- [Aim of the task]: I need the lines below from the one with "Firework single pink.jpg" down to the one with "Eurasian Sparrowhawk by Steve Ward.jpg" reproduced exactly, both ends included, and nothing else.

Dataset records section start

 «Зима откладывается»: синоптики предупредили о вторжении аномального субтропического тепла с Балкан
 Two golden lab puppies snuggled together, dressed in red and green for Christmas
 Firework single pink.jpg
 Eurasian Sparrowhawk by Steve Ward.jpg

Dataset records section end
Dataset records section start

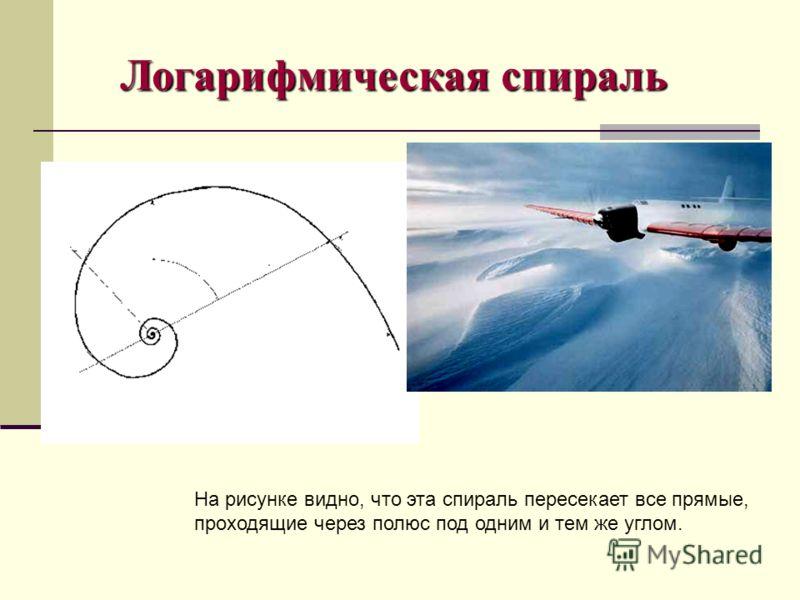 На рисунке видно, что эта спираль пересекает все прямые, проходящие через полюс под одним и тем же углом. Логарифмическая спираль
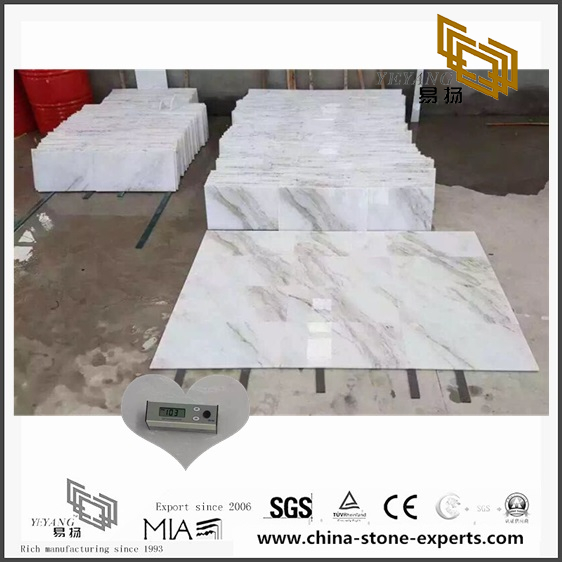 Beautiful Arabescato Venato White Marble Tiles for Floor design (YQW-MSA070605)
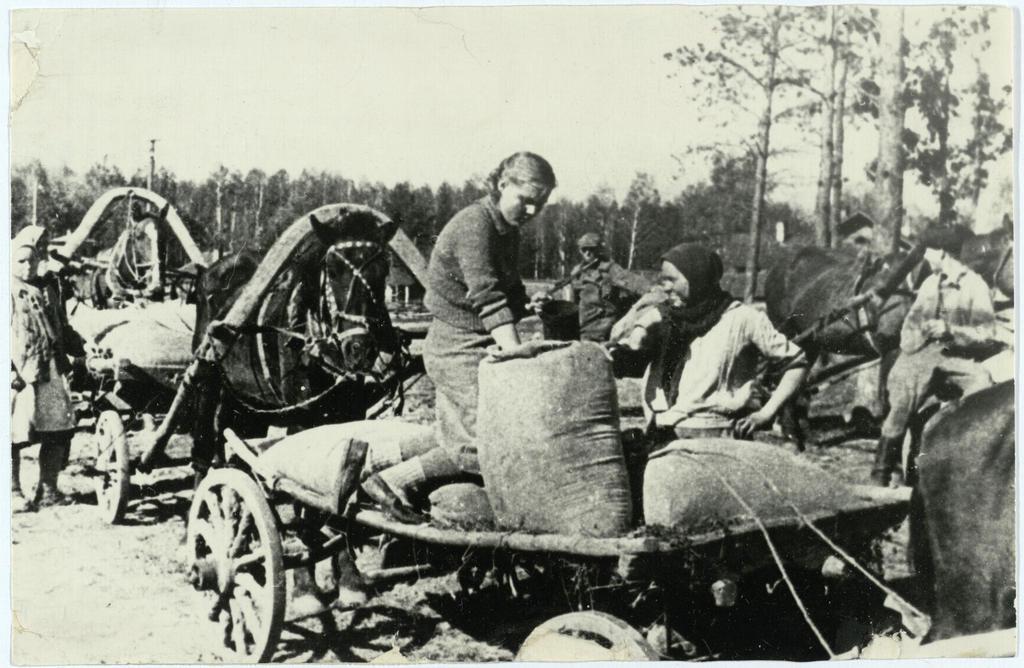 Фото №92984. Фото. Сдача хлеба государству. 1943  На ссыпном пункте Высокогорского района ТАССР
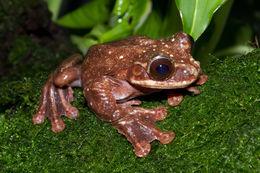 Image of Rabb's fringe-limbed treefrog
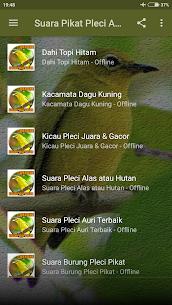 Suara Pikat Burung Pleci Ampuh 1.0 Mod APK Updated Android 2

Dataset records section end
Dataset records section start

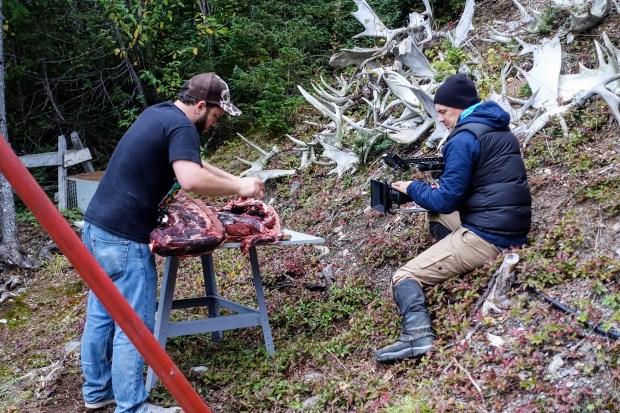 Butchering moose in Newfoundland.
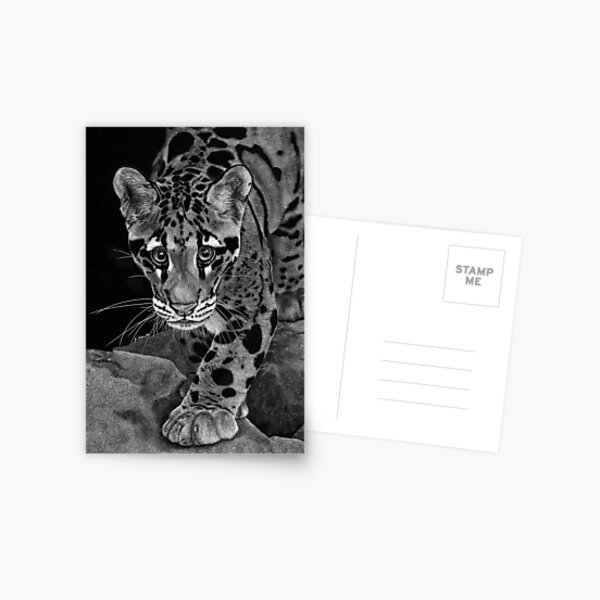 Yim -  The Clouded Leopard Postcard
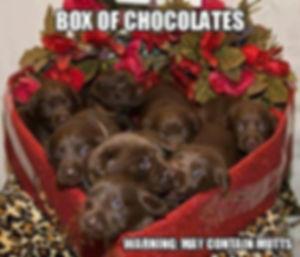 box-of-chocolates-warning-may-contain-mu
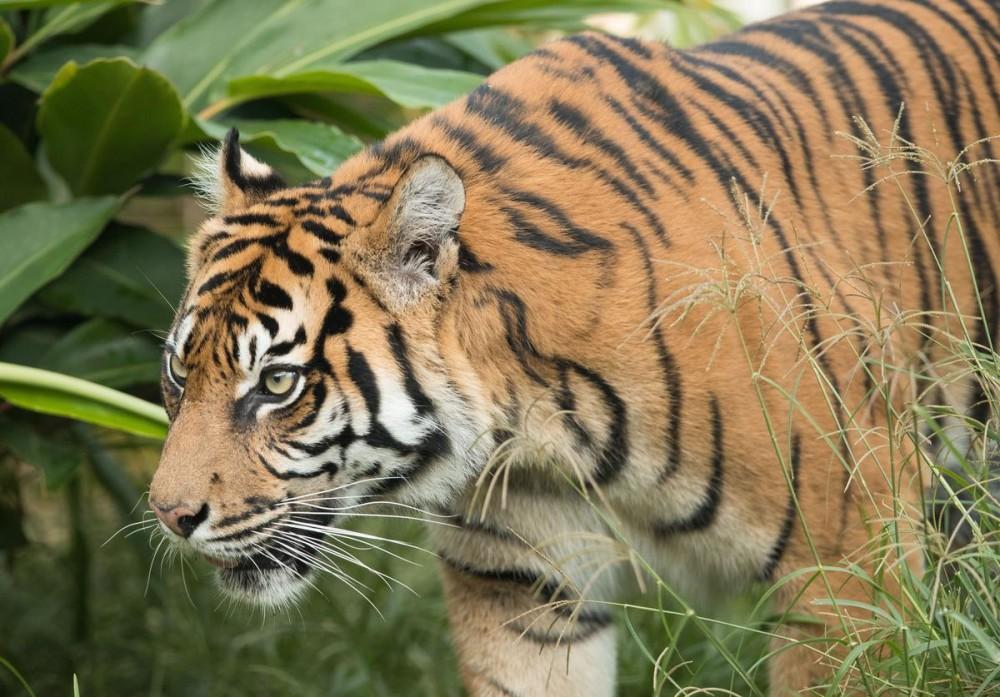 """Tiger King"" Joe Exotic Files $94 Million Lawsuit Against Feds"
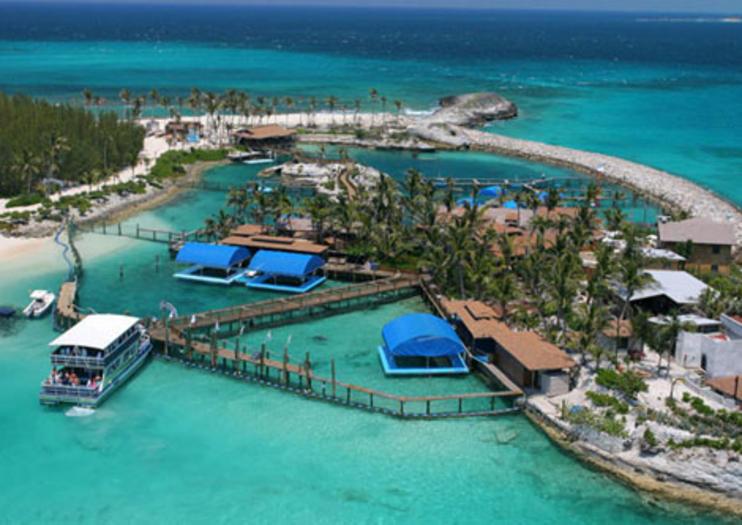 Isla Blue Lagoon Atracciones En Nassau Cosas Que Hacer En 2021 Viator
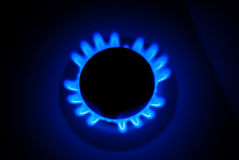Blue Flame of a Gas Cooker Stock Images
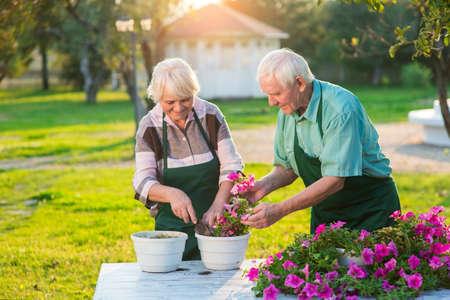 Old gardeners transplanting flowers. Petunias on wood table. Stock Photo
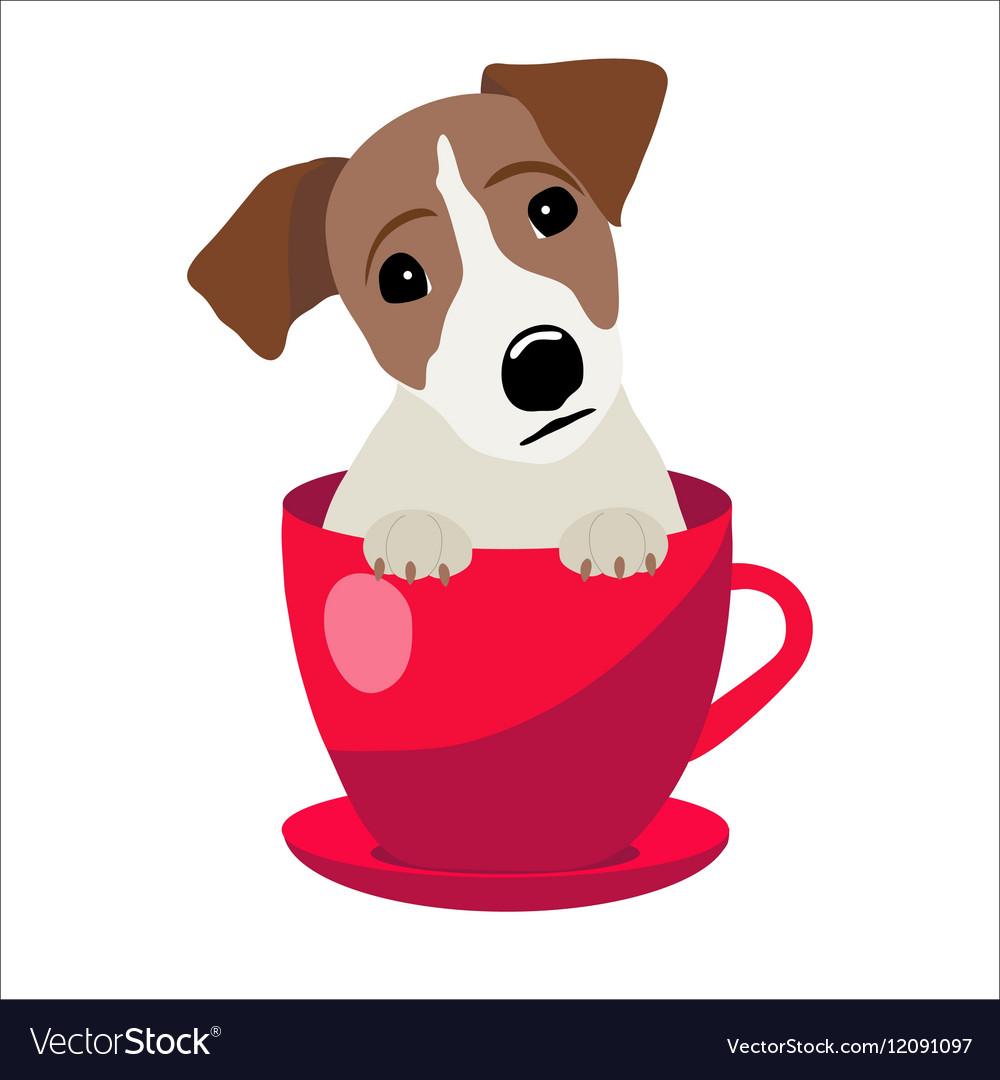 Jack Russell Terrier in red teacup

Dataset records section end

- [Exercise answer]:
 Firework single pink.jpg
 Eurasian Sparrowhawk by Steve Ward.jpg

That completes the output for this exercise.